Text excerpt ->
━━━━━━━━━━━━━━━━━━━━━━━━━━━━━━

In this issue
Message from the Chairman
Outa’s new journey and expanded mandate
SANRAL threatening ‘listing’ in e-toll SMS
OUTA in awe of public participation
Causes on the horizon: The nuclear deal, waste tyre tax, tariff hikes proposed by Eskom, South African Airways
Message to all our supporters
Good day fellow Active Citizens
The new year has started at pace, and January saw OUTA’s work give rise to South Africa’s largest public participation in law-making, when over 117,000 submissions were made to Government on the Aarto amendment gazette by 6 January 2016. Then on the 26th January, we presented OUTA’s overview to the Parliamentary Portfolio Committee on Transport, by providing our insight and opinions on why the e-toll scheme has failed, and why the fuel levy needs to be taken seriously as an alternative mechanism to pay for the GFIP. In addition, we cautioned the committee on the forthcoming plans by Government to enforce e-tolls through the license renewal process.
Despite the fact that a couple of the MP’s present chose not to grasp the messages and issues we tabled, we can rest assured that our case has now been tabled before the Parliamentary committee. The fact that a few supporters felt it necessary to castigate our points tabled, they cannot ignore the facts and reasons of the scheme’s failure, which was provided in no uncertain terms in our presentation.
In February, OUTA’s role as a growing civil intervention organization will be explained at a media conference, at which we intend to provide more detail about why, what and how our expanded role will evolve. Our new web platform will be unveiled, along with an insight as to our strategic intent and a look at some of the additional causes we will be tackling.
Let me assure all that the e-Toll issue remains at the forefront of our focus and attention, along with the E-Toll Defence Umbrella and our commitment to fight for the rights of our supporters.
OUTA’s growing team, capacity and robust systems, will enable our new work. But it is a journey, as opposed to an over-night transition, and one which we trust you will remain part of and continue to support us, as we strengthen our resolve and tackle some of the serious matters that need to be challenged in South Africa today.

━━━━━━━━━━━━━━━━━━━━━━━━━━━━━━

Objective A ->
Summarize the OUTA newsletter in two sentences.
Objective B ->
According to the OUTA newsletter, on what date did OUTA present its overview to the Parliamentary Portfolio Committee on Transport?
Objective C ->
Write the next part of the OUTA newsletter, continuing from its final paragraph.
The records that follow are separate material and have no connection to the OUTA newsletter.

Provided data ->
━━━━━━━━━━━━━━━━━━━━━━━━━━━━━━

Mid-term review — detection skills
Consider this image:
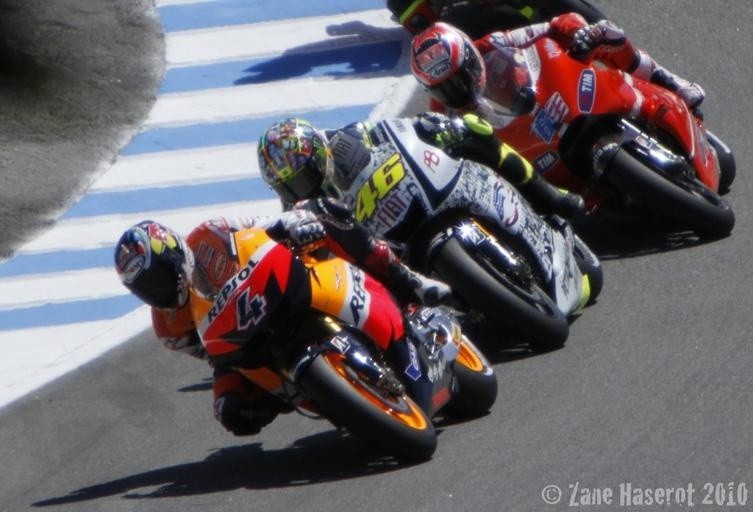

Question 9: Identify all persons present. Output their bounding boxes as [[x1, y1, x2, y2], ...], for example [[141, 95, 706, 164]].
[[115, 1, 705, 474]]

━━━━━━━━━━━━━━━━━━━━━━━━━━━━━━

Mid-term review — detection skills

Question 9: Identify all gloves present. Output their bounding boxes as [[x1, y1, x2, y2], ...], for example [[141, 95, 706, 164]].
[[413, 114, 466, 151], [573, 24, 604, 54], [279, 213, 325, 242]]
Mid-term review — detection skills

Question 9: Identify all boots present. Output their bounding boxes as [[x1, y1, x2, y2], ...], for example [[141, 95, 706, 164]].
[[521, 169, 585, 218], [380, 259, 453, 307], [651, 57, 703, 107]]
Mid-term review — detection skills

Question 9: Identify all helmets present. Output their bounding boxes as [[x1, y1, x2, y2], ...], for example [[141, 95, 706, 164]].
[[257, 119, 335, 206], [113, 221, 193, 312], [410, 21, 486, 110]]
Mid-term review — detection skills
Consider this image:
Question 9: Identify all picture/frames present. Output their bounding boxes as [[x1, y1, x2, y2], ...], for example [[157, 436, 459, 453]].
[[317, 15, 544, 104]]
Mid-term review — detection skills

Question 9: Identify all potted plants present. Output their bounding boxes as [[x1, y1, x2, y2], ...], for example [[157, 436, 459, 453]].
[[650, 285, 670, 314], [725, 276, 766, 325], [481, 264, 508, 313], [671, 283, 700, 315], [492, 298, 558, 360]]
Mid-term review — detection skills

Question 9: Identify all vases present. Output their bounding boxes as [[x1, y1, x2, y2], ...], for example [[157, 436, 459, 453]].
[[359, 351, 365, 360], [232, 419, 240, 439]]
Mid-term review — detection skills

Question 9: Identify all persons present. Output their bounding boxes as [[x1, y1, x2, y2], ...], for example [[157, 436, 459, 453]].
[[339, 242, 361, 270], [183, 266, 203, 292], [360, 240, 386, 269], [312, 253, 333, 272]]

━━━━━━━━━━━━━━━━━━━━━━━━━━━━━━

Expected output A ->
OUTA's work produced South Africa's largest public participation in law-making, with over 117,000 submissions made to Government on the Aarto amendment gazette by 6 January 2016, and on 26 January OUTA told the Parliamentary Portfolio Committee on Transport why the e-toll scheme has failed and why the fuel levy should be taken seriously as an alternative way to pay for the GFIP. In February, OUTA intends to explain its expanded role and unveil a new web platform at a media conference, while the e-toll issue remains at the forefront of its focus.

Expected output B ->
OUTA presented its overview on 26 January.

Expected output C ->
To our contributing supporters, we thank you for your support. You provide us with the means and ability to do our work in fighting for citizen’s rights.
Have a splendid 2016.
OUTA’s new journey and expanded mandate
OUTA has started on a journey of expanding its mandate into other areas where the need to challenge policy, laws and conduct that lead to or are responsible for tax abuse.
Over the past two years, we have been asked by the public and other organisations to consider a look into other concerns of a similar nature, that arise from time to time. As one can imagine, our country has no shortage of issues that require challenging in this regard, but the secret is to ensure that we handle this growth and transition as a journey. We most certainly cannot attend to the myriad of issues that urgently seek attention. Furthermore, this is not a growth and strategy that can be turned on at the flick of a switch. As such, OUTA is finalising its cause selection criteria to ensure the issues we challenge are real, necessary and will meet our mandate, vision and capabilities.
Furthermore, OUTA is by no means abandoning the e-toll challenge, which for all has been acknowledged as raising an extremely successful campaign to date, with only 9% of Gauteng Freeway users paying toward the ill-conceived scheme. On the e-toll issue, we remain focussed and committed to the end, whilst providing the protection offered to our contributing supporters under the e-Toll Defense Umbrella.
Our plan going forward, will be to finalise our methodology and processes of project selection and engagement, along with platforms and programs we intend to deploy. This will be provided in greater detail and clarity at a more formal media conference planned for mid-February.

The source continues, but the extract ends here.